I’m an educational technologist and e-learning person who believes that the disruption caused by modern communication technologies will lead to better systems of higher education and a re-invention of what universities should be about.

I believe that we are starting to see this happen. Massive open online courses are an output of the disruptive nature of modern information technology and the choice that Steve Jobs made at his college to ‘drop in’ rather than ‘drop out’ will, I hope, become the norm and not the exception.

You can watch Steve’s address here:


8 Comments On “Dropping out and dropping in – Steve Jobs and higher education”

  1. Nice post. It’s interesting that while at Stanford, he didn’t mention any positives for the current system. As you mentioned, he “effectively” dropped out. He dropped into what he liked specifically. College for me currently in the (USA) is a waste of time/money/income. We have a pointless 2 years of prerequisites. Then after that, a usual deprecated 2 more years for a 4 year degree.

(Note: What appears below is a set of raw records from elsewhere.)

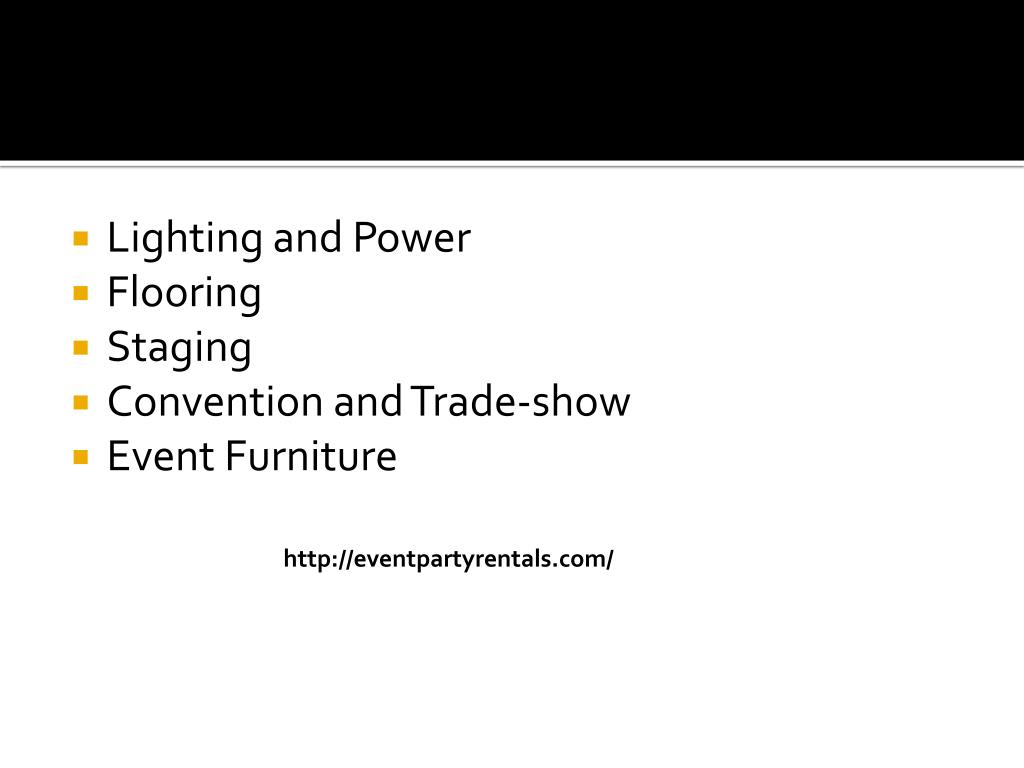 - Lighting and Power
- Flooring
- Staging
- Convention and Trade-show
- Event Furniture

http://eventpartyrentals.com/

    Point of my comment is this: College is a scam. If you are capable of learning what you want. Their should be recognized alternatives. Maybe it’s my bias from the USA. However, colleges reap rewards in profit.

    Btw, nice font-families…


  2. Tx Ryan, I agree and I don’t think that it’s just a US thing although it may be more apparent there as many things are. I’m hoping that we will end up in a situation where people learn what they want to when they want to and at a reasonable cost (if not for free). It’ll take a while to get there and many interests will attempt to slow the journey.

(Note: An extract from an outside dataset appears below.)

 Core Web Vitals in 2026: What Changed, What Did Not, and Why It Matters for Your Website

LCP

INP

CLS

    PS. The fonts are just the ones from my current WP theme which I quite like at the moment.


  3. Hi Mark,

    I completely agree with your last statement: I also *think* we are at the beginning stages of seeing changes to higher education systems, particularly with Open Educational Resources, MOOC, and other online resource sharing systems. I’m especially excited about how technology could both change how folks pursue their interests (rather than forcing 2 years of required courses) and reach audiences that currently don’t have access to education. The later is something my organization – The Saylor Foundation (www.saylor.org) – is aiming to do. (If you haven’t heard of us – which is likely, as we’re fairly new – please check out our site. We’re offering over 200 free, peer-reviewed online college-level courses.)

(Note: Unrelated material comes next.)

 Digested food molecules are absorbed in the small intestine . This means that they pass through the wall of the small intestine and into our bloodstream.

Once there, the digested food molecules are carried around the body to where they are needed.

    I just came across your blog today and am looking forward to future posts and musings!

    Best regards,


    • Hi Camie,

      Apologies for the delay in replying. Thanks for your kind words. They are much appreciated.

      Your site sounds very interesting. I just had a look at your site. It looks like a great venture. I hope you have every success with it.




  4. Hi Mark
    Great Post!

    I liked this quote that sums up one of the main points for me

    “I love this story not just because of my own love of typography but because it in some ways it represented a rejection of commodified education in favour of education for education’s sake.”

    I couldn’t agree more. I went back to Uni to do a PhD about 10 years after my undergraduate education in medicine. I have notice a huge change in the climate of university learning in that time where we are now shifting into a business model of education – ie education in university is more like a commodity that can be bought, it seems to be about the endpoint (eg Degree) rather than the process and sprit of learning. To me this is an obvious change, and logical one given the cost of education rising, but to many it is not even apparent.

    Thank you for your article it raises a very important point – education for educations sake will encourage those who really want to learn.

    I often wonder what is the point in completing a degree when there seems to be little interest in improving the learning journey and so much focus on the endpoint – food for thought perhaps.

    I also like your article on blogging and trust – well done!


    I will comment on this separately

    Bishan 🙂


  5. Hi Mark!
    Thank you for the post, I’m totally agree with your vision of e-learning outlook.
    And especially thank you for sharing this video. I am ashamed to confess I’ve never seen it before, although I respect Steve Jobs a lot and often look for fresh information and media about him and his activities.